▶ _Given instruction A_: In the passage on NASA funding, what total is given for low/mid-TRL space technology?
▶ _Given instruction B_: Please transcribe the part of the passage on NASA funding that opens with the words containing "Low/mid-TRL space technology: 225+450+500= $1.175B" and closes with "passed in Congress?".
▶ _Given instruction C_: Name every funding category in the passage on NASA funding that is shown alongside a WH proposed amount.

▶ _Supplied passage_:
______________________________

Multi-purpose crew vehicle/Orion: $4B (1.3+1.3+1.4)

Mid/high-TRL exploration technology, heavy-lift, exploration architectures, and demonstrations: $975.9M (WH proposed $5.45B)

Robotic exploration precursor missions: 44+100+100= $244M (WH proposed $1.33B)

Low/mid-TRL space technology: 225+450+500= $1.175B (WH proposed $2.64B)

Commercial crew: 312+400+500= $1.2B (WH proposed $3.3B)
#3 - Space - 07/15/2010 - 04:55
So I take it Senate opted to maim the heavy lifter with expensive old technology and expensive Orion, purely for political pork and against the CAIB recommendations? (Since I take it by law any commercial alternatives must now be used.)

Way to slash and burn what was supposed to be the future directed part of the program!

Any chances this will be changed back to something more effective and safe, before it is passed in Congress?
#4 - Torbjörn Larsson, OM - 07/15/2010 - 13:28
The problem with the WH proposal was that so much of it made no sense whatsoever (unnecessary HLV R&D, Orion lifeboat, ...).
In addition, it was presented with such arrogance (Bolden's "Ain't gonna happen" comment to NASA engineers), coupled with Obama's frequent flip-flops.

______________________________

▶ _Entries provided_:
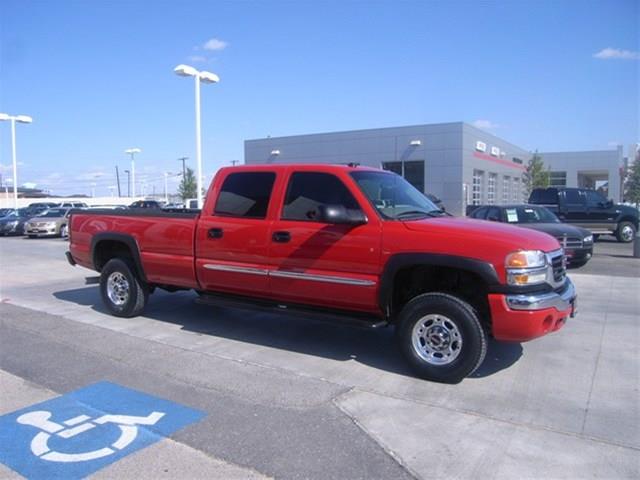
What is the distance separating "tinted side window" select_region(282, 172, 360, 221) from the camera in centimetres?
562

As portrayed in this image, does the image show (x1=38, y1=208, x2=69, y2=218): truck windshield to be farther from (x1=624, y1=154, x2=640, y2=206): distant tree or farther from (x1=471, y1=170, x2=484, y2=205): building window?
(x1=624, y1=154, x2=640, y2=206): distant tree

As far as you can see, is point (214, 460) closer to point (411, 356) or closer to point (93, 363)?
point (411, 356)

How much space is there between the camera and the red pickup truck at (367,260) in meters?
4.71

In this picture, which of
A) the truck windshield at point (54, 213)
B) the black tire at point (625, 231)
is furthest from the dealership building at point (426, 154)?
the truck windshield at point (54, 213)

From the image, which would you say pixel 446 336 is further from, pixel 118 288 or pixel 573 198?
pixel 573 198

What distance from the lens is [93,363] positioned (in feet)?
18.2

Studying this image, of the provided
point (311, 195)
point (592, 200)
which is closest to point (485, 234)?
point (311, 195)

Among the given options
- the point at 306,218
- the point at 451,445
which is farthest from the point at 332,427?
the point at 306,218

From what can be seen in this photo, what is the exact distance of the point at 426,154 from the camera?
1515 inches

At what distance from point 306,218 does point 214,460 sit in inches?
111

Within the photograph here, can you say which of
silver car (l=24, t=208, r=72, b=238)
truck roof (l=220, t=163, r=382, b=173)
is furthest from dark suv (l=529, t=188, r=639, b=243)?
silver car (l=24, t=208, r=72, b=238)

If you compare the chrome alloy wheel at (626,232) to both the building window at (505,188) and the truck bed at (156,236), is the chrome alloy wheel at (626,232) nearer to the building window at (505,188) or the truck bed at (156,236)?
the truck bed at (156,236)

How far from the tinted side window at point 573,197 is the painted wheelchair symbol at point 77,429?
17248mm

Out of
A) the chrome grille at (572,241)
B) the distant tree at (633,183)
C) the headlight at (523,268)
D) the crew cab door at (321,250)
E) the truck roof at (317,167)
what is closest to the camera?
the headlight at (523,268)
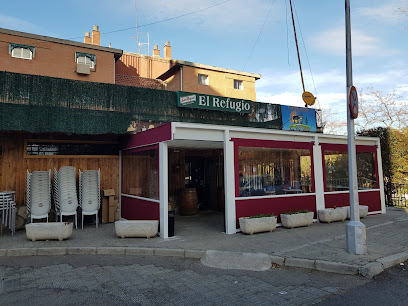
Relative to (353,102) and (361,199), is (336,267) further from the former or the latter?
(361,199)

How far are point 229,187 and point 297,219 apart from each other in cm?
252

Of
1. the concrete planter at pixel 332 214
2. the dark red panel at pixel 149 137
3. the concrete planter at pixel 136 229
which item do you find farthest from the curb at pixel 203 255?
the concrete planter at pixel 332 214

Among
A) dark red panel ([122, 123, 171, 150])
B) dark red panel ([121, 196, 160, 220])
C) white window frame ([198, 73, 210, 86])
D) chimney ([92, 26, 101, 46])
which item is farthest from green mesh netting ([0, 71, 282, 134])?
chimney ([92, 26, 101, 46])

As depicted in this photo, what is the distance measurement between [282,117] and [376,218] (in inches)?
268

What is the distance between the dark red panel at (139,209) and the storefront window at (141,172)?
0.21 metres

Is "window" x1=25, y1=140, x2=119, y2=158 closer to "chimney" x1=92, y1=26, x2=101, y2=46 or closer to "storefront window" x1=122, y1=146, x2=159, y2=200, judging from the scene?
"storefront window" x1=122, y1=146, x2=159, y2=200

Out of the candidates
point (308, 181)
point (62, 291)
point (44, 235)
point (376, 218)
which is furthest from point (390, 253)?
point (44, 235)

______________________________

▶ _Written answer A_: $1.175B

▶ _Written answer B_:
Low/mid-TRL space technology: 225+450+500= $1.175B (WH proposed $2.64B)

Commercial crew: 312+400+500= $1.2B (WH proposed $3.3B)
#3 - Space - 07/15/2010 - 04:55
So I take it Senate opted to maim the heavy lifter with expensive old technology and expensive Orion, purely for political pork and against the CAIB recommendations? (Since I take it by law any commercial alternatives must now be used.)

Way to slash and burn what was supposed to be the future directed part of the program!

Any chances this will be changed back to something more effective and safe, before it is passed in Congress?

▶ _Written answer C_:
- Mid/high-TRL exploration technology, heavy-lift, exploration architectures, and demonstrations
- Robotic exploration precursor missions
- Low/mid-TRL space technology
- Commercial crew